For a cold or sore throat, you can add a couple of drops of clove essential oil to a mug of hot water, which you can sweeten with raw honey or stevia if desired. Drink two to three glasses a day until your condition improves. You can also use clove oil for aromatherapy by diffusing it into the air.
Cloves Shown to Possess Anticancer Properties
Scientists conducting a 2014 study published in Oncology Research found clove extract slowed the growth of multiple types of human cancer cells, including colon cancer. The researchers called out oleanolic acid as one of the constituents in cloves with antitumor potential. They stated:
"We identified oleanolic acid (OA) as one of the components of ethyl acetate extract of cloves (EAEC) responsible for its antitumor activity. Both EAEC and OA display cytotoxicity against several human cancer cell lines.
Interestingly, EAEC was superior to OA and the chemotherapeutic agent 5-fluorouracil at suppressing growth of colon tumor xenografts. Our results demonstrate that clove extract may represent a novel therapeutic herb for the treatment of colorectal cancer."

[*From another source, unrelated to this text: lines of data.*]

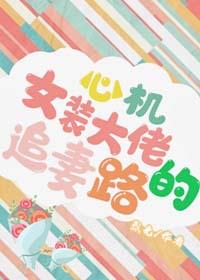 心機女裝大佬的追妻路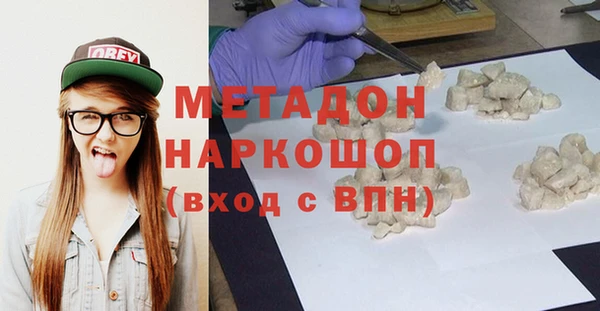 первитин Аркадак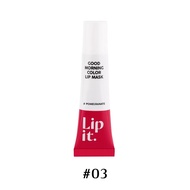 Lip It กู๊ดมอร์นิ่งคัลเลอร์ลิปมาสก์ Lip it GOOD MORNING COLOR LIP MASK 10g.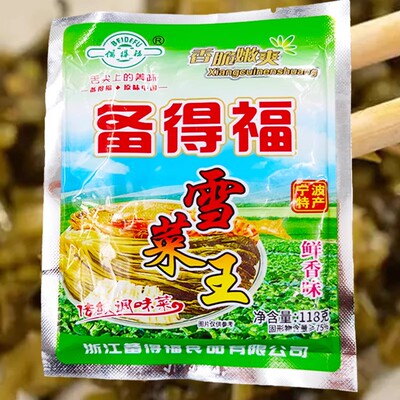 备得福雪菜王宁波特产雪菜鲜香味雪里蕻咸菜下饭菜118克多省包邮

In another study, the cytotoxic activity of clove extract on MCF-7 human breast cancer cells was evaluated. In lab tests, the researchers found that clove essential oil and ethanol extract of clove were both toxic to breast cancer cells.
Noting the well-validated anti-inflammatory, antibacterial and antiseptic properties of cloves, the researchers concluded, "Cloves are natural products with excellent cytotoxicity toward MCF-7 cells; thus, they are promising sources for the development of anticancer agents."
Earlier research published in the Asian Pacific Journal of Cancer Prevention called out eugenol for its anticancer effects. The study authors commented:
"[T]his work demonstrates that the eugenol present in clove oil extract is an effective cytotoxic agent for different type of cancer cells and it is endowed with apoptotic inducing capability. These results suggest that eugenol may constitute a potential antitumor compound against different kind of cancer cells."
Clove Influences Diabetes and Obesity
A body of 2014 research evaluated the effect of clove bud powder on lab rats with diabetes. They noted blood sugar levels were lower in rats that received the clove powder compared to those in the control (no treatment) group. They also observed:
- Reduced activity of alpha-glucosidase for rats treated with either clove powder or the diabetes drug metformin as compared to the control group
- Rats receiving clove powder had significantly reduced activity of liver enzymes such as alanine aminotransferase, aspartate aminotransferase and alkaline phosphatase
- Rats receiving clove powder showed elevated levels of antioxidants such as glutathione, ascorbic acid, superoxide dismutase and catalase
About the outcomes, the researchers said, "The results suggest that the clove bud diet may attenuate hyperglycemia, hyperlipidemia, hepatotoxicity and oxidative stress in the Type 2 diabetic condition."
Beyond this, research published in the Journal of Medicinal Food asserts clove extract and nigericin, a component of clove extract, reduced insulin resistance in mouse muscle cells (myoblasts). Diabetic mice that consumed nigericin had less insulin resistance and showed improvements in glucose tolerance, insulin secretion and beta cell function.
Cloves have also been investigated for their potential impact on obesity. In a 2017 studying using a mouse model, researchers found an alcohol extract of clove (AEC) reduced the incidence of obesity resulting from a high-fat diet.
Specifically, mice who received clove extract had lower body weight, less abdominal fat and less liver fat than those in the control group who received none. The study authors also found AEC could regulate triglycerides and low-density lipoprotein (LDL) cholesterol.